-- START Article --

The Copyright, Designs and Patents Act 1988 has been amended a number of times (partly in response to EU Directives) to try and keep the law relevant to today's technology and needs.
A computer program is treated as if it was a literary work. That is to say if the code you have written exhibits sufficient originality then it is subject to copyright. Originality here does not mean that no-one else has done this before, merely that the work originated through your skill, judgement and effort. Merely cobbling together a set of library routines or scripts written by someone else probably wouldn't qualify unless the complete program showed a very distinct step forward in the utility of the program. It is worth pointing out that under UK law computer programs cannot normally be patented (ie give the creator a monopoly right over it) although this is an area where things are changing
. It is also worth noting that the definition of a 'program' is fairly woolly. It probably does not extend down to a macro or simple script, but it does not necessarily need to be a fully separate entity (such as a runtime application) and of course it can rely to a greater or lesser extent on the operation of other programs (like Excel or an operating system) to function correctly.

-- END Article --

Request A — Count the lines of the records below that contain the string "shop", treating case as significant, and reply with the number only.
Request B — Carry on the text on UK copyright protection for computer programs from its last sentence.

-- START Exercise material --

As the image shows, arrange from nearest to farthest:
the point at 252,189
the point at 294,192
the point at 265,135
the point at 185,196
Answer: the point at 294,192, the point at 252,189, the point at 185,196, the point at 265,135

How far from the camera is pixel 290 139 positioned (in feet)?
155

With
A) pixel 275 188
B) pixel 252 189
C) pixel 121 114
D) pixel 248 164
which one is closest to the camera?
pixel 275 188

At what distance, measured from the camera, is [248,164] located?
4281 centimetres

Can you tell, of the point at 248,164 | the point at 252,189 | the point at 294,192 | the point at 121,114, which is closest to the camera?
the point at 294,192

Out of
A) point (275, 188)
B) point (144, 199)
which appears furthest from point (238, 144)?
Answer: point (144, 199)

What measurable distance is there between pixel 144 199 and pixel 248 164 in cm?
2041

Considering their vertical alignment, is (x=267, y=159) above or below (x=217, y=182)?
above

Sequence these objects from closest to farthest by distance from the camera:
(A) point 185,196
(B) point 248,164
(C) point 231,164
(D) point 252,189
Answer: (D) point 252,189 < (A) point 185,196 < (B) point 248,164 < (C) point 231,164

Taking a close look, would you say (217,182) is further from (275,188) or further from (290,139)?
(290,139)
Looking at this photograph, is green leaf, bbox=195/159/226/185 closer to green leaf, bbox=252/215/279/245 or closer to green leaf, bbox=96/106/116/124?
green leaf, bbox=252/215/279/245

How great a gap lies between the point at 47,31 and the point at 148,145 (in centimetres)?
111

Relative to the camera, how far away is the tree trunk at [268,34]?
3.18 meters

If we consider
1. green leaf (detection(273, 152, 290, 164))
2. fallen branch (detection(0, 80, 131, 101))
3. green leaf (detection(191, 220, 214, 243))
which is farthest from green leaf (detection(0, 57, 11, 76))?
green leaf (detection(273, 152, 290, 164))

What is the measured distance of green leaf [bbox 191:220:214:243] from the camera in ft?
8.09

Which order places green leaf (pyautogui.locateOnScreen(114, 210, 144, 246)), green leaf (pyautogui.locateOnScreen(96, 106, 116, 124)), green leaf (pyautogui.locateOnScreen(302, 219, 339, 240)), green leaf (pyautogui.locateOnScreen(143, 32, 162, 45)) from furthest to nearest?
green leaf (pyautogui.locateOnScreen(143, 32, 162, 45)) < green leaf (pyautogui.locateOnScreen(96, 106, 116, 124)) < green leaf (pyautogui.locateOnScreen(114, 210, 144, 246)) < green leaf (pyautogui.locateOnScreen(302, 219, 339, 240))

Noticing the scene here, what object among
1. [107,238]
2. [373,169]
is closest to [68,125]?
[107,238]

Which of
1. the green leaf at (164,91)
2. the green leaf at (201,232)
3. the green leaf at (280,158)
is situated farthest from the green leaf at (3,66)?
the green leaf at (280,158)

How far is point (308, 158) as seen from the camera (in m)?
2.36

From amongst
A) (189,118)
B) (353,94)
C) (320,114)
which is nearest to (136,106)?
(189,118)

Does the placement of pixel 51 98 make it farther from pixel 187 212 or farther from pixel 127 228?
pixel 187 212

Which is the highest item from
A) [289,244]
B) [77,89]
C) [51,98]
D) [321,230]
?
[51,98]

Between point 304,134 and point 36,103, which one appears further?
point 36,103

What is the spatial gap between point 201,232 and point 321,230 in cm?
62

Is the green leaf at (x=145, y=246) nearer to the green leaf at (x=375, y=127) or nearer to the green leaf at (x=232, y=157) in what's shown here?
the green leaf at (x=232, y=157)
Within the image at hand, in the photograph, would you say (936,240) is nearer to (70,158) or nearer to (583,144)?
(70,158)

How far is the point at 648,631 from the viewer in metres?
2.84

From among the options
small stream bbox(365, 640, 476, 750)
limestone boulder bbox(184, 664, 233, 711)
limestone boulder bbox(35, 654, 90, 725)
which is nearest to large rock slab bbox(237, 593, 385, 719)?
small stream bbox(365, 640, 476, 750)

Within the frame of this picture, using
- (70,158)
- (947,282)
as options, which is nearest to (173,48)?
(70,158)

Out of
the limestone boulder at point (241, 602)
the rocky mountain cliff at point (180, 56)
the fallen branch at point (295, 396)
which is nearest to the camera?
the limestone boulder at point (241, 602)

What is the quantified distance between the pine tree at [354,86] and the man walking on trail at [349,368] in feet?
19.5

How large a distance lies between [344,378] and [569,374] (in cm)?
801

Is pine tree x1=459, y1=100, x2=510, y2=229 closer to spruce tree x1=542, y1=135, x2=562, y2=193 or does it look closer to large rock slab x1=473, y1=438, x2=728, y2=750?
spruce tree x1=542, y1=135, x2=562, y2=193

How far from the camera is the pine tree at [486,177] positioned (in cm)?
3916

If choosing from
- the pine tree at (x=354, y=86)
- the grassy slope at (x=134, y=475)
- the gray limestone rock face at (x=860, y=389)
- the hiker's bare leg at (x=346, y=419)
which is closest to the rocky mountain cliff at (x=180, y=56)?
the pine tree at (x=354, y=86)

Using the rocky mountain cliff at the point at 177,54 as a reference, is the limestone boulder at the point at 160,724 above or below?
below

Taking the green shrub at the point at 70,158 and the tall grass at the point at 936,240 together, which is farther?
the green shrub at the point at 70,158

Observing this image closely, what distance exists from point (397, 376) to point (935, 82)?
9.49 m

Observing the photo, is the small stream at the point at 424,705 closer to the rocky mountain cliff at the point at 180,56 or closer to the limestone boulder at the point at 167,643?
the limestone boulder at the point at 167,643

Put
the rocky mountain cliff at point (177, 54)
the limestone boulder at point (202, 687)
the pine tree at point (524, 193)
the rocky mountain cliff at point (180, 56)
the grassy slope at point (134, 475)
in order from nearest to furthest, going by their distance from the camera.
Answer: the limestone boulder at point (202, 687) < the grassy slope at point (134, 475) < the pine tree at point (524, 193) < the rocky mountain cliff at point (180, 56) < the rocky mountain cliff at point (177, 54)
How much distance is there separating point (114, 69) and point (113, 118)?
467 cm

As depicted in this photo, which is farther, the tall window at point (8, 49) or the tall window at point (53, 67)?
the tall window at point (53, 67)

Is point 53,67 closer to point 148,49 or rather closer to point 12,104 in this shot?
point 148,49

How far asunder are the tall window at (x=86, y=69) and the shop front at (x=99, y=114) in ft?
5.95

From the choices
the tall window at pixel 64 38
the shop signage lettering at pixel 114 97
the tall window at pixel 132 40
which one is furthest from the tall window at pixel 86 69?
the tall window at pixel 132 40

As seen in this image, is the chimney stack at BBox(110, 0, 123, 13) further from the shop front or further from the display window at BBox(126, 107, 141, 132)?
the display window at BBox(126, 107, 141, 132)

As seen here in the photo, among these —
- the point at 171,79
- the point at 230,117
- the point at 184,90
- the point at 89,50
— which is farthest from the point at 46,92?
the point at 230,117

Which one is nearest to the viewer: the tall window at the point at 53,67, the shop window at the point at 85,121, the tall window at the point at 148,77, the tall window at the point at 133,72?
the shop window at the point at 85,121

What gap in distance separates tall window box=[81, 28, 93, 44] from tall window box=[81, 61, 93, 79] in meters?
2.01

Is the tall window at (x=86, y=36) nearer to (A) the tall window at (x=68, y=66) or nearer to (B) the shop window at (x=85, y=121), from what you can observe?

-- END Exercise material --

Reply A — 6

Reply B —
So chances are that what you have created is subject to copyright. As to who owns the copyright, the law says that something which is created 'in the course of employment' is owned by the employer unless there is an agreement to the contrary. Many employers reinforce this by putting an explicit clause in a contract of employment which assigns copyright (as well as other IP rights) to the employer. I assume you don't have such a clause in your contract. If you do, then it will entirely depend on the exact wording as to where you stand in this case. But assuming there is no such clause, as you have correctly identified, it all depends on what is meant by course of employment. The fact that writing programs may not be part of your job description, and the fact that you were not explicitly asked to write the program may not be sufficient to say this was not in the course of your employment. If by writing this program you achieved something which directly benefits or affects your actual job (say you work in the accounts department and you wrote a payroll management program) then this would probably be seen as being in the course of your employement. However if you were a lathe operator working on the factory floor and you wrote a payroll system, this would probably be sufficiently separate to be seen as not in the course of employment. Other factors to consider are the degree to which the management have encouraged, supported and sanctioned your work on the program, whether it was written and develpoped in company time, and if you have received any bonus etc for your work. If you are in a union it would be worth asking their legal department to advise you on your specific case.
If you own the copyright to your program, then it would be an infringement for someone else to alter or edit your code without your permission. It is permissable for someone else to de-compile your program in order to find out how other programs may interact with it, if this information cannot be obtained by another means.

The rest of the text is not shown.